SUPPLIED TEXT

Our initial pilots that ran this calendar year had us outreaching to patients with these health conditions via phone calls inviting them to come to the food pharmacy to fill metaphorical prescriptions (rather than physical prescriptions being given by a doctor), but now that our clinics are making their pilots more permanent, we're giving out more traditional paper prescriptions to patients rather than just relying on outreach calls to a select group of patients.

Medscape: Who determines what a patient should eat?

Dr Nguyen: When patients show up, they are allowed to take whatever they like. We don't dictate what people get; we just ensure that everything is offered is appropriate. There is no junk food at our food pharmacies.

Our nutritionist works closely with the food banks to ensure that the foods being delivered from the food pantries are consistent with a heart-healthy diet. When we were targeting diabetic patients, she ensured that we were only offering food items that would be diabetic-friendly. That did not mean we excluded all carbs, though. When we received such items as potatoes, we would do education around what would be an appropriate serving size for a diabetic, so it was a teaching moment; several patients falsely thought they were forbidden to eat starchy foods. We were able to clarify the importance of portion size.

Medscape: How have patients reacted to the program?

Dr Nguyen: It's been very well received by patients. Being able to fill a prescription for food is just part of it. We also have cooking demonstrations and nutritionists, and we plug people in to other food resources, such as CalFresh (California's version of SNAP); food voucher programs; WIC; local food pantries; home-delivered meal programs, such as Meals on Wheels; congregate meal sites for seniors or people who are disabled; and summer lunch programs for families with kids when they're out of school. There really is a sense of community among those who come.

For so many people, the messaging they've gotten about nutritionists and healthy eating is negative: "Don't do this, don't do that." Now we're offering positive messaging: "Look how tasty your food could be, and here are some ways you can simply, quickly, and cheaply prepare these foods."

Medscape: Has the food pharmacy program positively affected the health of patients?

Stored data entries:
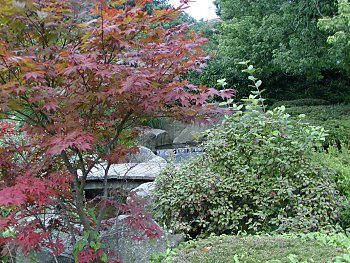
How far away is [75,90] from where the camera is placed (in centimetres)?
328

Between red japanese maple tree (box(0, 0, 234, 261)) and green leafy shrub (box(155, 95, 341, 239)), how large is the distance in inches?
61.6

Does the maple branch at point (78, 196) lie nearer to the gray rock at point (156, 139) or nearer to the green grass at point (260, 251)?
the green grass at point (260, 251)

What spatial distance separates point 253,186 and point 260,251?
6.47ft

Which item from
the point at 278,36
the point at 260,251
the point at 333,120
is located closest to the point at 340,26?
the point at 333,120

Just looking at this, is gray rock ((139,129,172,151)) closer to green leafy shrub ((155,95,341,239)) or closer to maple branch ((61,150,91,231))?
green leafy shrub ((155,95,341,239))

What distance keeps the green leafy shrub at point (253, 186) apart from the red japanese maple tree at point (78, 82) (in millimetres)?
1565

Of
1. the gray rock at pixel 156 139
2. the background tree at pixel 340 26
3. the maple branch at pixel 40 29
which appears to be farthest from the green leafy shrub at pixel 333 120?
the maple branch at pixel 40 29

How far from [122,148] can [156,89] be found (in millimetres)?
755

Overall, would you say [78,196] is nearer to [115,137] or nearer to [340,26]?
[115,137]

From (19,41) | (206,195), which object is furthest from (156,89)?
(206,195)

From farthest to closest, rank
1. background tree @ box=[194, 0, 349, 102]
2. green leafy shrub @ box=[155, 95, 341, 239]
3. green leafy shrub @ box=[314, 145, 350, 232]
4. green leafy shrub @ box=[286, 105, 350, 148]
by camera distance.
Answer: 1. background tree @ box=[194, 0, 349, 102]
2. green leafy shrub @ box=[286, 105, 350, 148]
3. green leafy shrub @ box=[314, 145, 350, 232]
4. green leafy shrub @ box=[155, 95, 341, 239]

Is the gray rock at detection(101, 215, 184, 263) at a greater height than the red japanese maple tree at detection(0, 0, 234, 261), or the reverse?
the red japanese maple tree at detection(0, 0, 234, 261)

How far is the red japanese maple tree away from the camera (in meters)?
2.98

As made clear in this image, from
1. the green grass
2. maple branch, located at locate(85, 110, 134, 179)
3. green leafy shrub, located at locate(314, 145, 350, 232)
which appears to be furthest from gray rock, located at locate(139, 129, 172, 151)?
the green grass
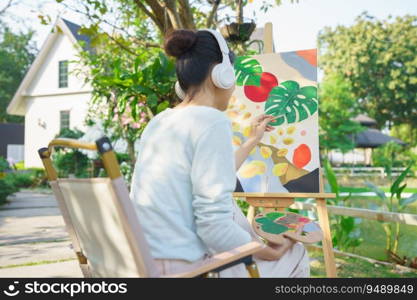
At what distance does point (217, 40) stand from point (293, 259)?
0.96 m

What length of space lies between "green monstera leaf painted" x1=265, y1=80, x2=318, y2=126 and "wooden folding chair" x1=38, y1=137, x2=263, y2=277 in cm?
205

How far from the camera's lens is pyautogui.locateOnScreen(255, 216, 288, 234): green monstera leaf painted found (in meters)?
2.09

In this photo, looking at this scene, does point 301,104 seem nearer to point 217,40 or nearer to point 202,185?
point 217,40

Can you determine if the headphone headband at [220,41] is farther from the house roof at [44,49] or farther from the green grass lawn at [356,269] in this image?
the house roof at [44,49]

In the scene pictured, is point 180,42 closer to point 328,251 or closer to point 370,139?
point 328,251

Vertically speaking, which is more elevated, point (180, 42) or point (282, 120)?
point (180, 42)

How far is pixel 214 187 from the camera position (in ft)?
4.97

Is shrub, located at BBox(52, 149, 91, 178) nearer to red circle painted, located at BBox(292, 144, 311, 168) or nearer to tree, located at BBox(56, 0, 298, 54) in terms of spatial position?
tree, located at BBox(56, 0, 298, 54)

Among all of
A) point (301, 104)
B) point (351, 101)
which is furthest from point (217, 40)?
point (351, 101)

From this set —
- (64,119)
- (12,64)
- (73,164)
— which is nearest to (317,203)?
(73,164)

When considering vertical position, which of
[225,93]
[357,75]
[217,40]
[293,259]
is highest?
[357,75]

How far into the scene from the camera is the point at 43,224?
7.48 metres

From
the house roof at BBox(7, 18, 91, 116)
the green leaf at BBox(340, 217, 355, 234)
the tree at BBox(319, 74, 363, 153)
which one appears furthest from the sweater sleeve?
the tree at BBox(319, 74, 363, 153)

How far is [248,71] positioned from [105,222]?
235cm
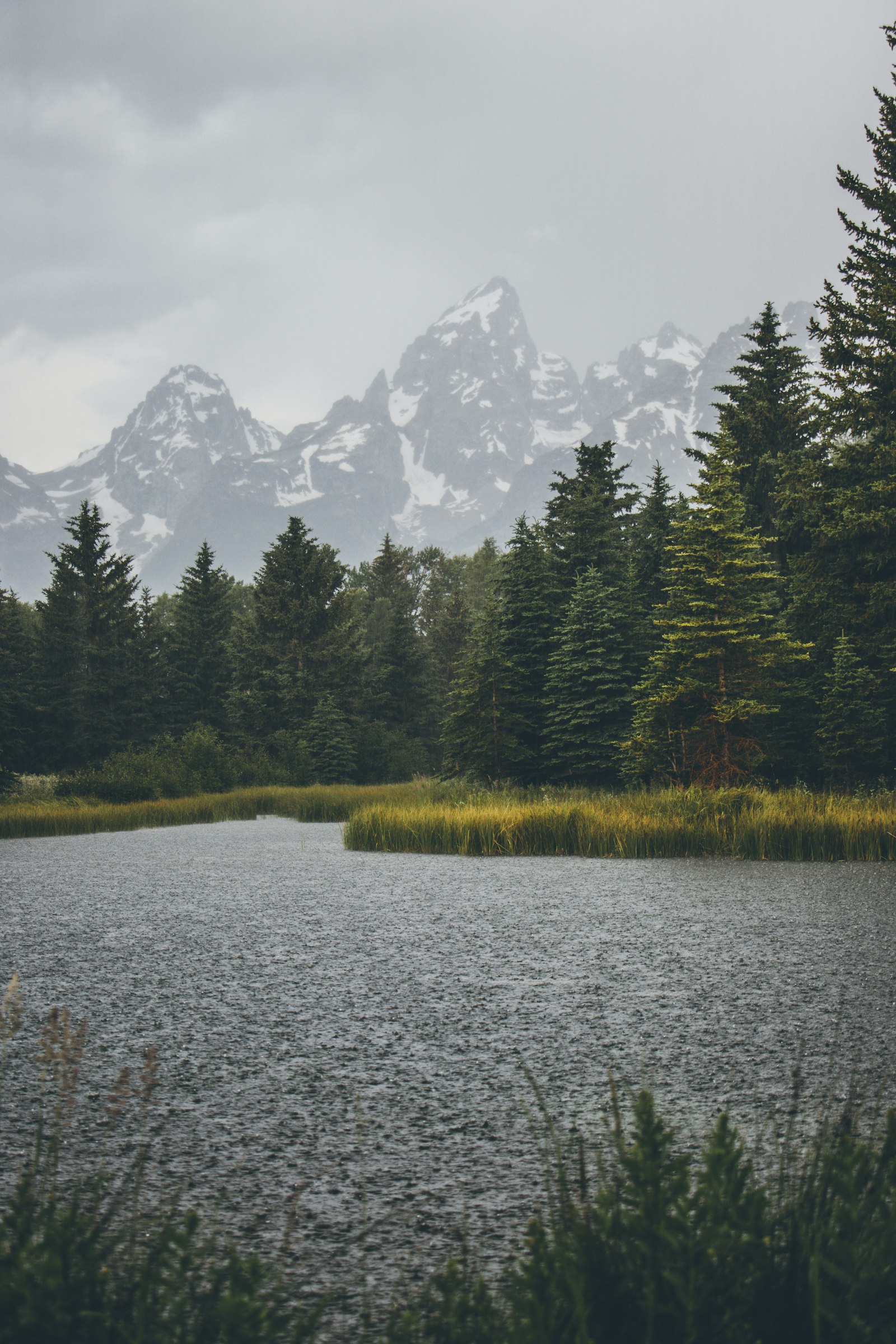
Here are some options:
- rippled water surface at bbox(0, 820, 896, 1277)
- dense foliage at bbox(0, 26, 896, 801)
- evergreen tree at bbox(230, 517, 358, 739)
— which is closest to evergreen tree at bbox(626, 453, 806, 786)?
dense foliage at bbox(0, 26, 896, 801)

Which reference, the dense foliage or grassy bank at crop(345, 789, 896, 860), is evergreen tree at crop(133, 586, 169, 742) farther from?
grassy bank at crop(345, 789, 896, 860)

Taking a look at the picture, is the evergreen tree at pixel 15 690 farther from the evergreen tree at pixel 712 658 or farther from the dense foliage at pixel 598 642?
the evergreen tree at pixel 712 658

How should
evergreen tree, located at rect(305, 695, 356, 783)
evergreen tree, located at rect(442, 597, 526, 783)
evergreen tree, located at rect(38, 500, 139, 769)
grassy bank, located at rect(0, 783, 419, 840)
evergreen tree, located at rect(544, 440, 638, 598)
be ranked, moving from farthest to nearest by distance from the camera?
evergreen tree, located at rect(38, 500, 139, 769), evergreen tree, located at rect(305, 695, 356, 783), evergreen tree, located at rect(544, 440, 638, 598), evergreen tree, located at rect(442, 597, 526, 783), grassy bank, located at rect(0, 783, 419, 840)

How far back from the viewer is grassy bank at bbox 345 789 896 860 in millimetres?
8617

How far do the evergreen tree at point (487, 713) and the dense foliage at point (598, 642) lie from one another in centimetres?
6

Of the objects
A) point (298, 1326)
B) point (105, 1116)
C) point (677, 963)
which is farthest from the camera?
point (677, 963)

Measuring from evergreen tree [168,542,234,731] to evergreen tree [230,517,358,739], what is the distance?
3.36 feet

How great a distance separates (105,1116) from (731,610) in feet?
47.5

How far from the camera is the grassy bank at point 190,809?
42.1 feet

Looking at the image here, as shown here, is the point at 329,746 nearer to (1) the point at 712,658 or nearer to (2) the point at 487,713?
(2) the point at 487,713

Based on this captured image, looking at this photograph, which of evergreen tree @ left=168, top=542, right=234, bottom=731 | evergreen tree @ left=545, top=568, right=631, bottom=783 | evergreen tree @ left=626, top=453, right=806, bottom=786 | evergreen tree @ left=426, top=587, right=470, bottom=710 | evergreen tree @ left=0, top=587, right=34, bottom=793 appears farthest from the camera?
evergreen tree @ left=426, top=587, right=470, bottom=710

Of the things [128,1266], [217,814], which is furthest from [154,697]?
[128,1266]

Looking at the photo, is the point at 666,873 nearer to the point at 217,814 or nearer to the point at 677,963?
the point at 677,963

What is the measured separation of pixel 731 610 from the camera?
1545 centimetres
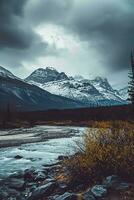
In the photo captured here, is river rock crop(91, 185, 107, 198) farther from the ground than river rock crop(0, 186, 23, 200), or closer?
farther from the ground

BRIEF 1
Write out the part of the food pharmacy interview starting with "Dr Nguyen: When" and going on through "to the program?".
BRIEF 2
Continue the food pharmacy interview from its last line.
These records have nothing to do with the food pharmacy interview.

EXPECTED ANSWER 1
Dr Nguyen: When patients show up, they are allowed to take whatever they like. We don't dictate what people get; we just ensure that everything is offered is appropriate. There is no junk food at our food pharmacies.

Our nutritionist works closely with the food banks to ensure that the foods being delivered from the food pantries are consistent with a heart-healthy diet. When we were targeting diabetic patients, she ensured that we were only offering food items that would be diabetic-friendly. That did not mean we excluded all carbs, though. When we received such items as potatoes, we would do education around what would be an appropriate serving size for a diabetic, so it was a teaching moment; several patients falsely thought they were forbidden to eat starchy foods. We were able to clarify the importance of portion size.

Medscape: How have patients reacted to the program?

EXPECTED ANSWER 2
Dr Nguyen: When we ran our pilot, we collected some pre- and postdata to get a sense of the impact; we also went back and looked at chart data. Now, this is a small sample size of about 15, but of patients who had A1c measured before and after the intervention, there was a trend toward decreased A1c. I'm not going to say that's all because of the food pharmacy program; a lot of other things happened for these patients, including medication changes. Perhaps most important, 75% of the 21 patients who responded to our postpilot survey told us that the program increased their access to healthy food; 50% reported eating more or a lot more healthy foods. We hope to publish our data.

Now we're looking at hypertension and entering data and are studying them.

Medscape: What advice do you have for hospitalists who want to address health on a broader scale?

Dr Nguyen: The work should be driven by the people you want to help. If you go to patients for inspiration, look at their lives, and hear what they're saying, you may see what you should turn your attention to. For me, it was my patients expressing frustration over not being able to eat well. In the inpatient setting, I take care of a lot of patients with chronic disease who are food-insecure; I know that when they leave the hospital, they're not eating right. That's what triggered my interest and actions.

I think everyone has a capacity to make a difference in patients' lives, not just in the hospital room. Think about what happened that led them to the hospital in the first place.

Medscape: Are there other organizations throughout the country that hospitalists could contact to help establish food pharmacies?

Dr Nguyen: Unfortunately, there's no unifying entity, but Boston Medical Center is a great model. Hennepin County Medical Center in Minnesota also has something similar. There are others that are much smaller and newer, but those are two that have been around the longest.